Exercise details: The records below are to be reproduced word for word.

+++ Material for this task +++

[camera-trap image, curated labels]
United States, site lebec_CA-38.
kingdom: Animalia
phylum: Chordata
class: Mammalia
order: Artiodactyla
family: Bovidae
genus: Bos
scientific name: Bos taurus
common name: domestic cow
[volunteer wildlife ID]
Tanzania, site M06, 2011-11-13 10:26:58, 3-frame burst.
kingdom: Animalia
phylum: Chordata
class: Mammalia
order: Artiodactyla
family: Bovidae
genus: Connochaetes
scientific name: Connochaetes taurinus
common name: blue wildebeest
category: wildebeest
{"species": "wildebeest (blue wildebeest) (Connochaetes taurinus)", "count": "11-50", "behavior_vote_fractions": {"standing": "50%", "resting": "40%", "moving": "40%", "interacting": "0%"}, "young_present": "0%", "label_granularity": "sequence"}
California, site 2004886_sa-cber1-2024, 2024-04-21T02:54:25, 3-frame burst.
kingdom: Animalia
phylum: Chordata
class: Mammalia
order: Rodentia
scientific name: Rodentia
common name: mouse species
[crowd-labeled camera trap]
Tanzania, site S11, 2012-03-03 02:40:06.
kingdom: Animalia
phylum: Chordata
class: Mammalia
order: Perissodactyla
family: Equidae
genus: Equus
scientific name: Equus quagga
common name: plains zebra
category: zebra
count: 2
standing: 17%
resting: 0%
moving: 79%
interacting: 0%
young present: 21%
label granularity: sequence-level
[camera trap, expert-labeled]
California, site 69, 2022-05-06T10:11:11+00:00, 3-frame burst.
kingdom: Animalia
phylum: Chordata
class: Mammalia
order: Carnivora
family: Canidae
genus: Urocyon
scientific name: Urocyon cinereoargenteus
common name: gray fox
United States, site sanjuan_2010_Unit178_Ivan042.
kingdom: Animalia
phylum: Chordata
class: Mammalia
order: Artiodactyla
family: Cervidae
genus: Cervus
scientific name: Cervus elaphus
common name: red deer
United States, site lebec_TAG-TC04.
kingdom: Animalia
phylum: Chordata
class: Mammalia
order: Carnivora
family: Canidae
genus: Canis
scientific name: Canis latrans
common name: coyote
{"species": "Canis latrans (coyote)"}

+++

Output:
[camera-trap image, curated labels]
United States, site lebec_CA-38.
kingdom: Animalia
phylum: Chordata
class: Mammalia
order: Artiodactyla
family: Bovidae
genus: Bos
scientific name: Bos taurus
common name: domestic cow
[volunteer wildlife ID]
Tanzania, site M06, 2011-11-13 10:26:58, 3-frame burst.
kingdom: Animalia
phylum: Chordata
class: Mammalia
order: Artiodactyla
family: Bovidae
genus: Connochaetes
scientific name: Connochaetes taurinus
common name: blue wildebeest
category: wildebeest
{"species": "wildebeest (blue wildebeest) (Connochaetes taurinus)", "count": "11-50", "behavior_vote_fractions": {"standing": "50%", "resting": "40%", "moving": "40%", "interacting": "0%"}, "young_present": "0%", "label_granularity": "sequence"}
California, site 2004886_sa-cber1-2024, 2024-04-21T02:54:25, 3-frame burst.
kingdom: Animalia
phylum: Chordata
class: Mammalia
order: Rodentia
scientific name: Rodentia
common name: mouse species
[crowd-labeled camera trap]
Tanzania, site S11, 2012-03-03 02:40:06.
kingdom: Animalia
phylum: Chordata
class: Mammalia
order: Perissodactyla
family: Equidae
genus: Equus
scientific name: Equus quagga
common name: plains zebra
category: zebra
count: 2
standing: 17%
resting: 0%
moving: 79%
interacting: 0%
young present: 21%
label granularity: sequence-level
[camera trap, expert-labeled]
California, site 69, 2022-05-06T10:11:11+00:00, 3-frame burst.
kingdom: Animalia
phylum: Chordata
class: Mammalia
order: Carnivora
family: Canidae
genus: Urocyon
scientific name: Urocyon cinereoargenteus
common name: gray fox
United States, site sanjuan_2010_Unit178_Ivan042.
kingdom: Animalia
phylum: Chordata
class: Mammalia
order: Artiodactyla
family: Cervidae
genus: Cervus
scientific name: Cervus elaphus
common name: red deer
United States, site lebec_TAG-TC04.
kingdom: Animalia
phylum: Chordata
class: Mammalia
order: Carnivora
family: Canidae
genus: Canis
scientific name: Canis latrans
common name: coyote
{"species": "Canis latrans (coyote)"}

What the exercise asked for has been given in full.